Je trouve que cette petite vidéo, intitulée de manière provocante "pourquoi je vais mieux avec une thérapie de merde" illustre assez bien ce propos en psychologie et est transposables aux autres champs de la thérapeutique : [BBvideo=560,315]https://www.youtube.com/watch?v=r9UwT149d7Q[/BBvideo]
Le risque majeur de ce genre d'approche étant quand même de détourner le patient d'un parcours de soin classique sur la base de spéculations, parfois au risque de sa vie : comme pour les thérapies alternatives, dont le jeûne, qui augmente considérablement la mortalité dans de nombreux cancers.
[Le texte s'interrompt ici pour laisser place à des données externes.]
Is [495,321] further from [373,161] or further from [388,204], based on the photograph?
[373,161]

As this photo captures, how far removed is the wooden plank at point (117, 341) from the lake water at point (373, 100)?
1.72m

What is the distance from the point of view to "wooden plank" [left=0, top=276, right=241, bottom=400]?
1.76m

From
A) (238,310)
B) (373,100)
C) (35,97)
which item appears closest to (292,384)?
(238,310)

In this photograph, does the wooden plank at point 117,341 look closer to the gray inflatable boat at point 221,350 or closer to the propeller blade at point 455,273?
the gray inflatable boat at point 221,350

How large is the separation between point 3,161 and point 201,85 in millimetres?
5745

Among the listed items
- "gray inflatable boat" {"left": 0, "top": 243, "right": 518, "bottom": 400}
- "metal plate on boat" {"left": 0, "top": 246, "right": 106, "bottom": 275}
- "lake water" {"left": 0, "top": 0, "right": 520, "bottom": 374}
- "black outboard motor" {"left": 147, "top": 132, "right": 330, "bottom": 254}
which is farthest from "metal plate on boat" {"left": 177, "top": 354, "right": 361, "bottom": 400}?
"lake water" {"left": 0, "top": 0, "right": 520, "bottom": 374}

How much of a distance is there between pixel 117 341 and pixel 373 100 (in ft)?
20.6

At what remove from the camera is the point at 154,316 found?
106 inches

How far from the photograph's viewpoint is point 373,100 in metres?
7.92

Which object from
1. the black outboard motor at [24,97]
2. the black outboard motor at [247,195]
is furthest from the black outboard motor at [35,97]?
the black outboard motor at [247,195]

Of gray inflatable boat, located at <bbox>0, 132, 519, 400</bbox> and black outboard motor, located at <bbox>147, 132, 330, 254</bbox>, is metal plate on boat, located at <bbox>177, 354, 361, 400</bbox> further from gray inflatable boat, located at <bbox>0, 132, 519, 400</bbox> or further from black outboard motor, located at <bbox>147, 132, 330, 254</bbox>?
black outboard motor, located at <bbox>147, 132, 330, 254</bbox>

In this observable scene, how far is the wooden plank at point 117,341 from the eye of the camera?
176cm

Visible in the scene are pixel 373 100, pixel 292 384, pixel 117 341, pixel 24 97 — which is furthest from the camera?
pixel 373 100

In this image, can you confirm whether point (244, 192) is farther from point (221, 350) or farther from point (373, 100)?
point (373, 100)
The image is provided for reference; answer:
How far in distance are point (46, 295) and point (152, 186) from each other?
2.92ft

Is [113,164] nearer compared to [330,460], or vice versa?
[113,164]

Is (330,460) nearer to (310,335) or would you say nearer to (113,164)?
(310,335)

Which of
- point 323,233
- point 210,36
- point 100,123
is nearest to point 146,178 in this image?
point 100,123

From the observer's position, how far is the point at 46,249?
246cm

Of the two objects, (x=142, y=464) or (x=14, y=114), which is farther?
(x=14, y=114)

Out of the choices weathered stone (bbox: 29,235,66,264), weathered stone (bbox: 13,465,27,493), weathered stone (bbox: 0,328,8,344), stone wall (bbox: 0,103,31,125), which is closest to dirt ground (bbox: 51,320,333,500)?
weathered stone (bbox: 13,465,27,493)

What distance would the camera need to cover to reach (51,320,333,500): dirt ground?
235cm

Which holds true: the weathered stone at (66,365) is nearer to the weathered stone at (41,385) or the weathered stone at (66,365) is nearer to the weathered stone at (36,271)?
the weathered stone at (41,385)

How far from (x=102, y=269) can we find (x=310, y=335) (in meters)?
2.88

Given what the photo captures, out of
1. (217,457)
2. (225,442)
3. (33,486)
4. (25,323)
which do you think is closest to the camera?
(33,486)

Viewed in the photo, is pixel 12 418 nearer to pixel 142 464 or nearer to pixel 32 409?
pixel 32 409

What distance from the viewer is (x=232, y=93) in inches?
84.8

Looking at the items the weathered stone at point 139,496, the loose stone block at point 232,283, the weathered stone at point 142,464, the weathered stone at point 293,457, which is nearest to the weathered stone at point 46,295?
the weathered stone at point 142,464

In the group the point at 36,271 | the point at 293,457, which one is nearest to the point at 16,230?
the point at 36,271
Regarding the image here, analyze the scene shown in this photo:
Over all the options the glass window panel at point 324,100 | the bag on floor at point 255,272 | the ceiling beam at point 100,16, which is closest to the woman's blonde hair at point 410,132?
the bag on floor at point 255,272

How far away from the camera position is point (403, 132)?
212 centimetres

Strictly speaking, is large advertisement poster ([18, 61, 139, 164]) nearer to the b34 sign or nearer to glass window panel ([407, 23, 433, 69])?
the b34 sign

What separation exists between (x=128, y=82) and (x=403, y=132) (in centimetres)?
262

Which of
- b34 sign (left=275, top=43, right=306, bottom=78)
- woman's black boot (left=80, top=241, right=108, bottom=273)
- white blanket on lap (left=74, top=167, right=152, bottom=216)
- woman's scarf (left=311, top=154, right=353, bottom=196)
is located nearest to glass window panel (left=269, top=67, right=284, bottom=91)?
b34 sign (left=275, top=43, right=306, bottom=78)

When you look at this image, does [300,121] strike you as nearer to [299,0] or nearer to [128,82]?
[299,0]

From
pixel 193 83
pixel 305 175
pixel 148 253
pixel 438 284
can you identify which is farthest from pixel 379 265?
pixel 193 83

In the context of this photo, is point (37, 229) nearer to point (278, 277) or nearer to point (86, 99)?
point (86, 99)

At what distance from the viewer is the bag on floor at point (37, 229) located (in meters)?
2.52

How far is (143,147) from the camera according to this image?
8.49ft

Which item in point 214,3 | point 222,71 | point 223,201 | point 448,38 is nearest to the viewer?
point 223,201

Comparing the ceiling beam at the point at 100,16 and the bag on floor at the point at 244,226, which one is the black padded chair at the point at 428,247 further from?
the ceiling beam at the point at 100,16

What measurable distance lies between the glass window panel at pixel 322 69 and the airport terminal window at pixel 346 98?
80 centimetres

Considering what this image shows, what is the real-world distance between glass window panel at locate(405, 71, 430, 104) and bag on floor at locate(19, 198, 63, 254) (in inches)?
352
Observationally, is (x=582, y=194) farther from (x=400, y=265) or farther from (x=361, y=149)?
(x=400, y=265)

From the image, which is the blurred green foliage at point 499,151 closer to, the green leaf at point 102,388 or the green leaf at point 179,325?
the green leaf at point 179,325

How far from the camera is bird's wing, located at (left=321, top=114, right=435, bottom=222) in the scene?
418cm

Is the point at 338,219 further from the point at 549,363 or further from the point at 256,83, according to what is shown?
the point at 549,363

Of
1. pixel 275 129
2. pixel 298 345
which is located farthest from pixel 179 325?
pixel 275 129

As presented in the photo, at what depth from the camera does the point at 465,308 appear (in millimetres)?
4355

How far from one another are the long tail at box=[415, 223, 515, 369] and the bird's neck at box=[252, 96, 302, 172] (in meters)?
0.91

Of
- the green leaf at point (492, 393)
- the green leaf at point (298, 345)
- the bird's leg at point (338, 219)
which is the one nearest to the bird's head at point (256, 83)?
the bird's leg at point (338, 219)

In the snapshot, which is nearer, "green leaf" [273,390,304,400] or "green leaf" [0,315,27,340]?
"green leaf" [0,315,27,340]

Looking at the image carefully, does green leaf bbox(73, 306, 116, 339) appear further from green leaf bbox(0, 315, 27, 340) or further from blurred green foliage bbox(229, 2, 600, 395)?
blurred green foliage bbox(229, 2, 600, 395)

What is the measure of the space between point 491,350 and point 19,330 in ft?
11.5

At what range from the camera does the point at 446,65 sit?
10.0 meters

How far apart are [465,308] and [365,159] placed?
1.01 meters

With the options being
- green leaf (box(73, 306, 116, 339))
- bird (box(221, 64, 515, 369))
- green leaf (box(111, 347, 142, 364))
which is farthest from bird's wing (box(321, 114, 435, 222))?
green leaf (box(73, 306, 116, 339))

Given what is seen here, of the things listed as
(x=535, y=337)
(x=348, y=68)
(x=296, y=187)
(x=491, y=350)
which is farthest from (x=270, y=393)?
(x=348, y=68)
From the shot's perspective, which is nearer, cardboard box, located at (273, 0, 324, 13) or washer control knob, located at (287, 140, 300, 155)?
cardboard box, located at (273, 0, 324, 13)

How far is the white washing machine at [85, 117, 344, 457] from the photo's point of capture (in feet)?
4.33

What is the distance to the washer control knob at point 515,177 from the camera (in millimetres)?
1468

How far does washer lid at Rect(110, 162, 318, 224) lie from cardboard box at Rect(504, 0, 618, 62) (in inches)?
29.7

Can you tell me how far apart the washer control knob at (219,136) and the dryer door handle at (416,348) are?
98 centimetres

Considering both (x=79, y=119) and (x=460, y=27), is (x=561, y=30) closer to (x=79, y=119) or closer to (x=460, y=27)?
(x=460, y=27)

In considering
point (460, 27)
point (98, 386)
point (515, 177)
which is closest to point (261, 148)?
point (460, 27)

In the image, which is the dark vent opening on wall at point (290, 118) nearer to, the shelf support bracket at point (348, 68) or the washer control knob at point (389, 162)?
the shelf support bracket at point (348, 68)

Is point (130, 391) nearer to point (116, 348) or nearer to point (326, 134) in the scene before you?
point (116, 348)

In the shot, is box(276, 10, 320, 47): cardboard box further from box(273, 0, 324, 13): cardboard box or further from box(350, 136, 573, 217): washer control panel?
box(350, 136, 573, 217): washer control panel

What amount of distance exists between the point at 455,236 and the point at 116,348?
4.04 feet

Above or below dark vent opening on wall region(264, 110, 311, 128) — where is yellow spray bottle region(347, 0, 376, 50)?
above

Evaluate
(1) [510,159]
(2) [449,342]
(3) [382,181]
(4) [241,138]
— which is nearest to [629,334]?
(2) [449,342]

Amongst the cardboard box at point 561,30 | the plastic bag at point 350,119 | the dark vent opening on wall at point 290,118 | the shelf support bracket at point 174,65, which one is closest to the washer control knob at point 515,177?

Par ailleurs, encore une fois, priver son organisme des ressources dont il a besoin pour fonctionner normalement, même pour une courte période, alors qu'il est déjà affaibli, le mettre en situation de stress immunitaire (oui, c'est un effet du jeûne, qui explique un succès relatif sur certaines maladies auto-immunes), l'intoxiquer à l'acétone et puiser un peu plus chaque jour dans son propre stock de protéine de plus en plus vitales...bof.
Le tout est dans la mesure, un régime alimentaire sain, sur la durée, pauvre en viande et en laitage difficiles à digérer, en sucres raffinés, etc., du bon sens quoi, vaut bien mieux que tout les jeûnes du monde. D'ailleurs, j'ai réussit à conséidérablement diminuer la fréquence de mes migraines en supprimant quasiment les sucres rapides de mon alimentation. C'est une question d'équilibre nutritionnel, chacun à le sien et je ne pense pas que l'embargo total soit jamais la solution.
Cela reste mon opinion, forgé à la lumière de nombreuses lectures. Après, chacun fait ce qu'il veut avec son corps. Et ces principes n'abordent pas les aspects "spirituels" du jeûne que chacun vit à l'aune de ses croyances et besoins en la matière.